THE CRAMPS – Songs The Lord Taught Us/Off The Bone LPs
I only bought these about 5 or 6 years ago, and perhaps only for nostalgic reasons. They were secondhand, surprisingly cheap, and I wondered what they’d sound like to a man in his late 20s. Y’ see, when I was about 14, I was a Cramps nut of a fairly high caliber. That’s not meant as a grand boast of what an uber-hipster I was at a tender age, since the Cramps were a goddamn obvious band to be into if you lived in Melbourne as an angst-ridden teen in the mid ‘80s. Maybe it was the same everywhere, I don’t know, but certainly in my home town it was kind of granted that if you lived in the inner Eastern/Southern suburbs and – AHEM! – went to a private school and considered yourself pretty fuckin’ cool, you were into the Cramps.

I blame Nick Cave for such a situation, or perhaps I should thank him. At the time, the Shadow Of Nick still loomed large over the Melbourne scene. That also unfortunately meant a dark cloud of Anglo/goth hoo-ha I never felt any affinity with (and also put off any love I may’ve developed for the Stooges or Birthday Party on the backburner until my early 20s), but there was also the Cramps to contend with. And contend with them I did. There’s still some appalling evidence of impressionable teens in my parents’ photo album; myself, my brother and a friend decked out in op-shop tuxedo jackets, black jeans, a homemade chicken-bone necklace and Cramps t-shirts, but I keep such things locked up in fear of future bribes. I only ever had these on cassette for years, lost them somewhere along the way, and thus I purchased these on a whim and a nostalgia trip.

I can’t say I feel any nostalgia for the band anymore – it seems like a lifetime ago I first heard these – so instead I just listen to them with my mind set on 2005. Having said that, they’ve aged like a fine wine, and that’s probably more than I could say for the rest of their output (bar Psychedelic Jungle and probably a few others). At this stage – and for both discs we’re talking roughly 1977-80 – the Cramps were quite unprecedented in their aesthetic, sound, delivery and overall package as a rock band. The idea of digging up old nuggets from the ‘50s and ‘60s – forgotten surf, trash, rockabilly, swamp rock, garage and psych-rock – and stewing them into a completely contemporary blend of punk/garage-influenced music was a goddamn brave move. That tends to be totally forgotten these days, since such a thing won’t raise an eyebrow in the 21st century. It also unfortunately inspired a generation of dimwits to take the Cramps aesthetic to its lowest possible denominator and run it through the mud with 25 years of worthless idiots, but for that I shan’t blame them.

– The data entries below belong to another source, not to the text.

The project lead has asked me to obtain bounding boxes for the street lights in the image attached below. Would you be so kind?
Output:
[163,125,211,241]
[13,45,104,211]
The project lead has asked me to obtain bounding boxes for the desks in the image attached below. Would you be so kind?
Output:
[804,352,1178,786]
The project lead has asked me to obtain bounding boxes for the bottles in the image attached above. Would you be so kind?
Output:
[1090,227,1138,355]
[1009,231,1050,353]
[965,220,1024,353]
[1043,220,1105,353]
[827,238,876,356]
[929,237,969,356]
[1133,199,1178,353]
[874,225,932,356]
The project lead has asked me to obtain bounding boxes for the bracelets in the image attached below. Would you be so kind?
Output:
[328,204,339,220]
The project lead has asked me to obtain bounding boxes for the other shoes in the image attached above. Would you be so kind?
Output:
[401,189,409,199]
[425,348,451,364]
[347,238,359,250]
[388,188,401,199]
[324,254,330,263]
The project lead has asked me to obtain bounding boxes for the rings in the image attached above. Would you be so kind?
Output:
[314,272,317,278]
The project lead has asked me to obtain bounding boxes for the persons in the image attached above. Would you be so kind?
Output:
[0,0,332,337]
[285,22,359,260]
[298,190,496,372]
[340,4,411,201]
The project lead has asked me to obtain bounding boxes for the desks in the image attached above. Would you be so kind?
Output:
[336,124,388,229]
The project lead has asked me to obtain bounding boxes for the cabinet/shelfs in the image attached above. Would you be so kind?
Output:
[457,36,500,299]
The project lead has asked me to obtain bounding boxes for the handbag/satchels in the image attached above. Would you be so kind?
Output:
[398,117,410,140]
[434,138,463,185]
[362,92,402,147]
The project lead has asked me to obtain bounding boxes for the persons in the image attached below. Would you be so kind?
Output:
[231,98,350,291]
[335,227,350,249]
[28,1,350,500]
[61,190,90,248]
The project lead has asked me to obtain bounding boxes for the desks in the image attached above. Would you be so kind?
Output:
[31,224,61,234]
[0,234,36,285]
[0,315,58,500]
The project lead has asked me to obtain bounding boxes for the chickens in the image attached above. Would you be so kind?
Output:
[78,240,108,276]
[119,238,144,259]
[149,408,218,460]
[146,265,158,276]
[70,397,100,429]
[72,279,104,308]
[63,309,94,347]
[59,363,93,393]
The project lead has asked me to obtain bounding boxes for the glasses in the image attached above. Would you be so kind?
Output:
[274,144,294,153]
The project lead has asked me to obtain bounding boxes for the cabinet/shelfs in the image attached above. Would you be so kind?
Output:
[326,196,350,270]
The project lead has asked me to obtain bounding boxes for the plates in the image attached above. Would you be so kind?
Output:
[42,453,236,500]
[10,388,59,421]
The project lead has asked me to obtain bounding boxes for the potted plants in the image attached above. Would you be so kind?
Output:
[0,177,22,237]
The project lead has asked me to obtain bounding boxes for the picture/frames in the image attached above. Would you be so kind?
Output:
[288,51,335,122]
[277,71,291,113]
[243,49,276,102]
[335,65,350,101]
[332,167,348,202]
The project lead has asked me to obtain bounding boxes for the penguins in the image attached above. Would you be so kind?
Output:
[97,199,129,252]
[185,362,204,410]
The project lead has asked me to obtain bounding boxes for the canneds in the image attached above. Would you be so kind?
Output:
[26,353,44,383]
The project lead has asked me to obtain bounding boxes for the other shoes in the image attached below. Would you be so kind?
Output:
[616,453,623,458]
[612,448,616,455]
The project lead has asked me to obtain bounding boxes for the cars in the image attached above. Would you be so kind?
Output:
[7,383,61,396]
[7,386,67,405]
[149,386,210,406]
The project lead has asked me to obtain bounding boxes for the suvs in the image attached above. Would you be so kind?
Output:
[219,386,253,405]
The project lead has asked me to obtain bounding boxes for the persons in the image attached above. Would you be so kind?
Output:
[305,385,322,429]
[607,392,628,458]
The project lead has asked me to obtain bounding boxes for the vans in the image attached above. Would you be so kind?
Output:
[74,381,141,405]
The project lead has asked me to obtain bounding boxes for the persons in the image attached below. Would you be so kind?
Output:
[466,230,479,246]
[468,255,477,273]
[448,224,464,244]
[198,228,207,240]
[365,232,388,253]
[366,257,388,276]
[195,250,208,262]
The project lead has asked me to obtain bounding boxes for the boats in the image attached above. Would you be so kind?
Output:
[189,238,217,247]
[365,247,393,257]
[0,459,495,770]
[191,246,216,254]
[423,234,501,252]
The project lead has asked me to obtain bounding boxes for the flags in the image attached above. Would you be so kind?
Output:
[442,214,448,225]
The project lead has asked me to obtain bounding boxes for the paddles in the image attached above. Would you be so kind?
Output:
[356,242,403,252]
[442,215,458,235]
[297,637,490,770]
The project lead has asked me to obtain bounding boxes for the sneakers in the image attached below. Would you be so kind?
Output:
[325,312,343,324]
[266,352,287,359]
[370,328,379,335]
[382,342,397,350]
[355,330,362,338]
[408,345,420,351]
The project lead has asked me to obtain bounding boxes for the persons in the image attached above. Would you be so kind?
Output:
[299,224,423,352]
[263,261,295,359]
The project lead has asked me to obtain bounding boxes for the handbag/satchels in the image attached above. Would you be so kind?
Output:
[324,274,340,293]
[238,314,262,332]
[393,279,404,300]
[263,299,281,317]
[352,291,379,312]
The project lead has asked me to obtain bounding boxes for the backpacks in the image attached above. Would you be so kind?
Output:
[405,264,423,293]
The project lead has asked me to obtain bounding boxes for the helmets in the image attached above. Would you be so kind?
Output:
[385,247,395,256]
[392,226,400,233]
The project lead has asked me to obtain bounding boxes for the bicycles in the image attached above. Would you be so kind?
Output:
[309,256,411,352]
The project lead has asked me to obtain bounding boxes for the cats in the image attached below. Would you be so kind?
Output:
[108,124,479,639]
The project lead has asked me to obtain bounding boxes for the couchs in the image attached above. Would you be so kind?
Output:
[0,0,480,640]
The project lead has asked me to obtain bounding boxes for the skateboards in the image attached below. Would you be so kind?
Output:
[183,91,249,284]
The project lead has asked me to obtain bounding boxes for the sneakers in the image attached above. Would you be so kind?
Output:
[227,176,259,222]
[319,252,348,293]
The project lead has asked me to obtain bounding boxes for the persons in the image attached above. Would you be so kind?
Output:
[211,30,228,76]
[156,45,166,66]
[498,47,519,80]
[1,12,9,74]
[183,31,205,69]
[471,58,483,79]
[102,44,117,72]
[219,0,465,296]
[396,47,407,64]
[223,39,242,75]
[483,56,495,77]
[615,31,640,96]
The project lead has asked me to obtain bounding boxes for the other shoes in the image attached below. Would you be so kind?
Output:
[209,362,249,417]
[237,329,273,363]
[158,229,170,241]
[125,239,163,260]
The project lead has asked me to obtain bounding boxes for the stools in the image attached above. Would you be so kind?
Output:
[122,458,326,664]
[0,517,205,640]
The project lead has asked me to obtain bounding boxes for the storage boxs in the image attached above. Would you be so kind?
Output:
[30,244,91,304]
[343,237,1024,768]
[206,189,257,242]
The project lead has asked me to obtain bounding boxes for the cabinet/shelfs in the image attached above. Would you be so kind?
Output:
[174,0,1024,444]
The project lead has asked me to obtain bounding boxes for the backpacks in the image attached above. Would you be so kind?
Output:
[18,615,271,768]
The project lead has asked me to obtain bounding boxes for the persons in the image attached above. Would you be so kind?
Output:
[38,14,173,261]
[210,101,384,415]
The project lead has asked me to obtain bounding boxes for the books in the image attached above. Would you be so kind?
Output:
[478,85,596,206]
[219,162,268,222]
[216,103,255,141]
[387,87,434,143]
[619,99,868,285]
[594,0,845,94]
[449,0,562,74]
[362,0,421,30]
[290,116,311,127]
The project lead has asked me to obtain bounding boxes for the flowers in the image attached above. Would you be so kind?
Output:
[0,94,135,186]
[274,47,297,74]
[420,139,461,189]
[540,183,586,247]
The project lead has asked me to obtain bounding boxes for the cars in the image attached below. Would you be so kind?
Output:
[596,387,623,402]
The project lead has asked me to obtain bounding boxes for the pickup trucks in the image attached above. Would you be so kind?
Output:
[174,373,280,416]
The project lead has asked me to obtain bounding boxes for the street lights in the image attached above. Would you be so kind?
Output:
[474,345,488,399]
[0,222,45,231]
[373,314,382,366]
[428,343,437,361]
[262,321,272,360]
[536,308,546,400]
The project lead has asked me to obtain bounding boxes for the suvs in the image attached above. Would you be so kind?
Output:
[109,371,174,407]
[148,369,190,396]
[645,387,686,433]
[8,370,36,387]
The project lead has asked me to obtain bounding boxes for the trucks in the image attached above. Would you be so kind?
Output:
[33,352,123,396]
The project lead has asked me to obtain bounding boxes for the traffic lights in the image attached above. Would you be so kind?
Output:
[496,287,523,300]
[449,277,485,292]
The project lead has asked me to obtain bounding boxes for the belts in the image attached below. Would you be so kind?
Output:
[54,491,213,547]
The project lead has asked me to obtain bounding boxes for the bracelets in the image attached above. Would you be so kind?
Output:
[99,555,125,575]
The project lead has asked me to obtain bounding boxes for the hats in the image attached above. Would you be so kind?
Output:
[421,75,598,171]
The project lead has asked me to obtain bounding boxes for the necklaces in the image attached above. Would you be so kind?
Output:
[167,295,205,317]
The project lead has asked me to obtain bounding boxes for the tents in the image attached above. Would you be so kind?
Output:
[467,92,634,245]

However, I really do wish they’d split up some time in the 1980s and stopped dragging their own name through the mud (I care not what anyone says: the Cramps have been a walking shell for the last 20-odd years), but the rawness of their earlier works is something which still sends a bug up my backside. The layers of guitar murk on such tracks as “Sunglasses After Dark” and “Human Fly”, the lo-tech two-step drumming and the howl from Lux when he sounded like he meant it: it’s a mix for the ages. So, what happened? I recall Jeff Smith from Feminist Baseball fanzine once noting, in a negative review for a Cramps disc of 10 or so years back, that they by then sounded like a bad Frank Zappa impression of their former selves: all schtick, “zaniness” and no soul. I’ll second that.